La victime, Émilie Frontenac n’a pas forcément le meilleur des CV. Mauvais état de santé, alcoolique, bourrée d’anxiolytiques, bref autant dire qu’elle a pu mettre le rif toute seule ivre morte dans sa cuisine. Mais avant de tirer la moindre conclusion, il faut impérativement mettre la main sur la seule fille qui lui reste (les autres lui ont été enlevées) Astrid, élève de terminale, filière bac pro commerce. Elle est d’emblée la victime et la suspecte. Lorsque la brigade anticriminalité lui met enfin la main dessus, le premier face à face est tendu mais surtout déroutant. Deux heures de questions méthodiques. Du travail de flic classique, application de la méthode, et une gamine qui tient le coup. Comme une grande. Good cop, bad cop. Jasmine est la gentille, Tom son chef, le méchant. Ils la placent en cellule. Histoire qu’elle réalise, peut-être même, qu’elle cède et avoue s’il s’avère que le sinistre est d’origine criminelle.
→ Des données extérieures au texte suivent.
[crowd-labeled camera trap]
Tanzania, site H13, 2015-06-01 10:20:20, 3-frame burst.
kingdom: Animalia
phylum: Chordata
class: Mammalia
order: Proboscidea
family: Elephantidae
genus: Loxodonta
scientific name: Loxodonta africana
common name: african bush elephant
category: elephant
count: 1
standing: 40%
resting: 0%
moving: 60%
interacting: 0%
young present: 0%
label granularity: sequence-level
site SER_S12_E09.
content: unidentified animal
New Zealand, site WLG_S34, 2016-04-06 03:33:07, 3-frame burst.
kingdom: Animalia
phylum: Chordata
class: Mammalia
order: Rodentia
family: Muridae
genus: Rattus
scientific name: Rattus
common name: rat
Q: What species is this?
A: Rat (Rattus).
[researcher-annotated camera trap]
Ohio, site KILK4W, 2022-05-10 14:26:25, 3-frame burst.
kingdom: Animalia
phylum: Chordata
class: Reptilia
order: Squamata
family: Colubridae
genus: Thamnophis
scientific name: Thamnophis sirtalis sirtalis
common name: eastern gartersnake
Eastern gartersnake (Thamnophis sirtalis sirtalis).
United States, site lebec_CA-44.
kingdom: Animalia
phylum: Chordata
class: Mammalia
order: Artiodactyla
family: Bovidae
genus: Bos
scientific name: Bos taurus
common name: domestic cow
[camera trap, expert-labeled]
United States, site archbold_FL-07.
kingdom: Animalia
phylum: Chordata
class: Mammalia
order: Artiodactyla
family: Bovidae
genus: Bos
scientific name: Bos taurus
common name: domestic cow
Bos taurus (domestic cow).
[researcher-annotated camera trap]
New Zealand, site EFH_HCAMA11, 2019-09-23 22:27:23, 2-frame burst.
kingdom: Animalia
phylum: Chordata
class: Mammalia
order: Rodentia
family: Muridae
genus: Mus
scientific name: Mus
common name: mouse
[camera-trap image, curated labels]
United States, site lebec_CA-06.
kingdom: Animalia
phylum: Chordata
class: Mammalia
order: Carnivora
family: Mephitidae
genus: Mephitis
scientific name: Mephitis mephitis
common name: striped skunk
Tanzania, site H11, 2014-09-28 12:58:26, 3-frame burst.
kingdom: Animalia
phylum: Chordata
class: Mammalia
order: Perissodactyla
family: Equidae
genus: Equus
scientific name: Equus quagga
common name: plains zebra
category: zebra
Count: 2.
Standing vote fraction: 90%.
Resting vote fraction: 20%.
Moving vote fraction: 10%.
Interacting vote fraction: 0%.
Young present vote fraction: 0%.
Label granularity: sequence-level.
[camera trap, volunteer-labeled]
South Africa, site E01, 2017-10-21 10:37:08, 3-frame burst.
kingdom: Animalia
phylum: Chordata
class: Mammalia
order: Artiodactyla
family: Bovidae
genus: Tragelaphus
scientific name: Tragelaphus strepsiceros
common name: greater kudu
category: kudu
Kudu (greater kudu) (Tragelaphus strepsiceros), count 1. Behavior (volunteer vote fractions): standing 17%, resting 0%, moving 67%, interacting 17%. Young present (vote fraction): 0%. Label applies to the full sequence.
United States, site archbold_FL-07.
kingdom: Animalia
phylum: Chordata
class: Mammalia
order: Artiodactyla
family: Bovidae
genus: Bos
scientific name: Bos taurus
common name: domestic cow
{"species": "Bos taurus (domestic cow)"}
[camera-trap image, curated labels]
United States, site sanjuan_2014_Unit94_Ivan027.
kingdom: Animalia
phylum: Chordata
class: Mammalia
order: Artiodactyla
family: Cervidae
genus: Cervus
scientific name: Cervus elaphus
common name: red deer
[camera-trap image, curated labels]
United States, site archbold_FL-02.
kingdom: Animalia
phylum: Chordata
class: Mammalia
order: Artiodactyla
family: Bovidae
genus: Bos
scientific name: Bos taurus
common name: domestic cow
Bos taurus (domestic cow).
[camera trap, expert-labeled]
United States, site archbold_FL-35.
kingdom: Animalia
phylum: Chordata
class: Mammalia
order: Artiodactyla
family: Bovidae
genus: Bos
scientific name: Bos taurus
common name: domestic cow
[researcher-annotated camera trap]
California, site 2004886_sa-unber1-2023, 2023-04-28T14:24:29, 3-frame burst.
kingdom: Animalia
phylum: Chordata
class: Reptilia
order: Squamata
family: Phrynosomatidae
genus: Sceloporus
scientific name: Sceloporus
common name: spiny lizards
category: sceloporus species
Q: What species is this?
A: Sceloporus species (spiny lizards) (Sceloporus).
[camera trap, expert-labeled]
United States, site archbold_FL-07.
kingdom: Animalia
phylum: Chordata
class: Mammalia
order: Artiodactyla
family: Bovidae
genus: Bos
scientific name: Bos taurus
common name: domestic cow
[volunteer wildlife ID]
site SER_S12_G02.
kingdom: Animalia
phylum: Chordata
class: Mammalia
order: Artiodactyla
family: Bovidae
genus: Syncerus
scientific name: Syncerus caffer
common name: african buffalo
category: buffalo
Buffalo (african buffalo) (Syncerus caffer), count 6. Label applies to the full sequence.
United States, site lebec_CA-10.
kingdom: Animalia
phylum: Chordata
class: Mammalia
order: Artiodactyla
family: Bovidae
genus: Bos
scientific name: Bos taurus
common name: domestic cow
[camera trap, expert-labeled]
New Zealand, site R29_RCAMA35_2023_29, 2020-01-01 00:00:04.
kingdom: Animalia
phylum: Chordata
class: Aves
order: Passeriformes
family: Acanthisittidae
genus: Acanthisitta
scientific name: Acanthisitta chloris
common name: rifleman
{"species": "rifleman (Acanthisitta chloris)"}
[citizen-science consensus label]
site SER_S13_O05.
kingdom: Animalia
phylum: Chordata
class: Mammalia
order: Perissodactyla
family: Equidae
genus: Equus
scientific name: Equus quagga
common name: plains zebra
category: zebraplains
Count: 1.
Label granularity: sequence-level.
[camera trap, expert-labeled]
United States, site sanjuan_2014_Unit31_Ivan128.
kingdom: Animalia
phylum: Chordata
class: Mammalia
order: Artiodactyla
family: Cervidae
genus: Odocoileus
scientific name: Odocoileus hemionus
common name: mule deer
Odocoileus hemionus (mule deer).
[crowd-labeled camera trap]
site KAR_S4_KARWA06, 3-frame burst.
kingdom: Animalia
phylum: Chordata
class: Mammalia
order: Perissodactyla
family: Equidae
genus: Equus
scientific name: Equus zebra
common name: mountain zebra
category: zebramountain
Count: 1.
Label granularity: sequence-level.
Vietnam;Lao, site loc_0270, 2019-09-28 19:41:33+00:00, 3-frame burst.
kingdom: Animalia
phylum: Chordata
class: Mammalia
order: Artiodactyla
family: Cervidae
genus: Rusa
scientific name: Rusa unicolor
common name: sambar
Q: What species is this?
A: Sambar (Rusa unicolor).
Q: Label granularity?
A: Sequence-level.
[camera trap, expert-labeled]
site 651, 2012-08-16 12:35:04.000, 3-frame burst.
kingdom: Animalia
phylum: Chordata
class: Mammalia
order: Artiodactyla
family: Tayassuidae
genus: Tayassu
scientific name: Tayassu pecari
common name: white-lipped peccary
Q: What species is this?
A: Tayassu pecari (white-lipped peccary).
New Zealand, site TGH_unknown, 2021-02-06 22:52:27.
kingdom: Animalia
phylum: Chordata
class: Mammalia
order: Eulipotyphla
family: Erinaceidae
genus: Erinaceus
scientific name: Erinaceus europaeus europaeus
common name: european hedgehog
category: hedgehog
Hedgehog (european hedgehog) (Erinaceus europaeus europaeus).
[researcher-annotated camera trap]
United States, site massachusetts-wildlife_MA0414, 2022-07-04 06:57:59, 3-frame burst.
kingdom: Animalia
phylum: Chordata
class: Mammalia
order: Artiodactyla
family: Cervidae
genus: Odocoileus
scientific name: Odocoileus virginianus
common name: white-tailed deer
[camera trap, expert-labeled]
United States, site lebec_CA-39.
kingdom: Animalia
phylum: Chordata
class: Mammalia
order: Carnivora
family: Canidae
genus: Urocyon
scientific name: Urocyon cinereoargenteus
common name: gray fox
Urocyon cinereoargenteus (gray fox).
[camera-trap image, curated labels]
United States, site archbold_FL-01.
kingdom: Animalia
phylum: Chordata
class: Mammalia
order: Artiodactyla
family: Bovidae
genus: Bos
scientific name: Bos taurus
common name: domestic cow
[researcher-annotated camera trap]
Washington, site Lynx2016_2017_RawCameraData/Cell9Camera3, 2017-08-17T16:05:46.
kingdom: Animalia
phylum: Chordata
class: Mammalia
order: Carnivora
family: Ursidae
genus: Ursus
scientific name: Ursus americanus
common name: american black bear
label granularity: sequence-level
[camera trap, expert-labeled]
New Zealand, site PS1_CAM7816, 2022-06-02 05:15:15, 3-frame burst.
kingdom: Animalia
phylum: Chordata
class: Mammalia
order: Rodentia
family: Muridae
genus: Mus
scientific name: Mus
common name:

Après tout, sa mère était défaillante, voire monstrueuse. Astrid ne se défile jamais mais ne dramatise pas pour autant. Sa mère, c’est sa mère, elle n’est pas comme sa génitrice. Le déterminisme social, économique et génétique, ce n’est pas pour elle. Astrid veut faire exploser les barrières, elle ne se fixe aucune limite. Elle a un copain, elle aura un boulot, une famille, elle est elle, pas l’autre.
Jasmine et Tom n’en démordent pas. Il y a un truc qui cloche. Le temps de la justice n’est pas le nôtre ni même celui des convictions des policiers qui l’appliquent. Il parasite le jugement, altère le discernement. Claire Raphaël est dans son élément, elle nous expose à la lenteur des procédures, juridiques et scientifiques. Le désir de bien faire les choses qui confine parfois au harcèlement. Comme avec cette jeune fille qui vient de perdre une mère comme personne n’en voudrait. Tom va lâcher emporté vers un autre poste, Jasmine en sera incapable. Si Astrid la touche, sa quête de la vérité et de la justice l’emporte. Jusqu’à l’obsession. Ce sont deux portraits de femmes, l’une plus jeune que l’autre, par petites touches sensibles. Deux volontés qui s’affrontent, qui s’opposent. Elles ne tirent pas dans la même direction. La vie sourit à Astrid, envers et contre tout. C’est justement ce qui inquiète Jasmine. « Je me suis demandé comment elle faisait pour vivre ainsi, pour contenir cette folie, cette folie que les humiliations avaient fait naître et qu’elle avait réussi à convertir en joie de vivre mais pour combien de temps ? » Le roman de Claire Raphaël est emprunt d’une humanité chahutée. Les uns s’en sortent, les autres tombent. Astrid n’aime pas les chutes.
« La jeune fille et le feu » par Claire Raphaël, Éditions Rouergue Noir, 240 pages, 21,50 euros.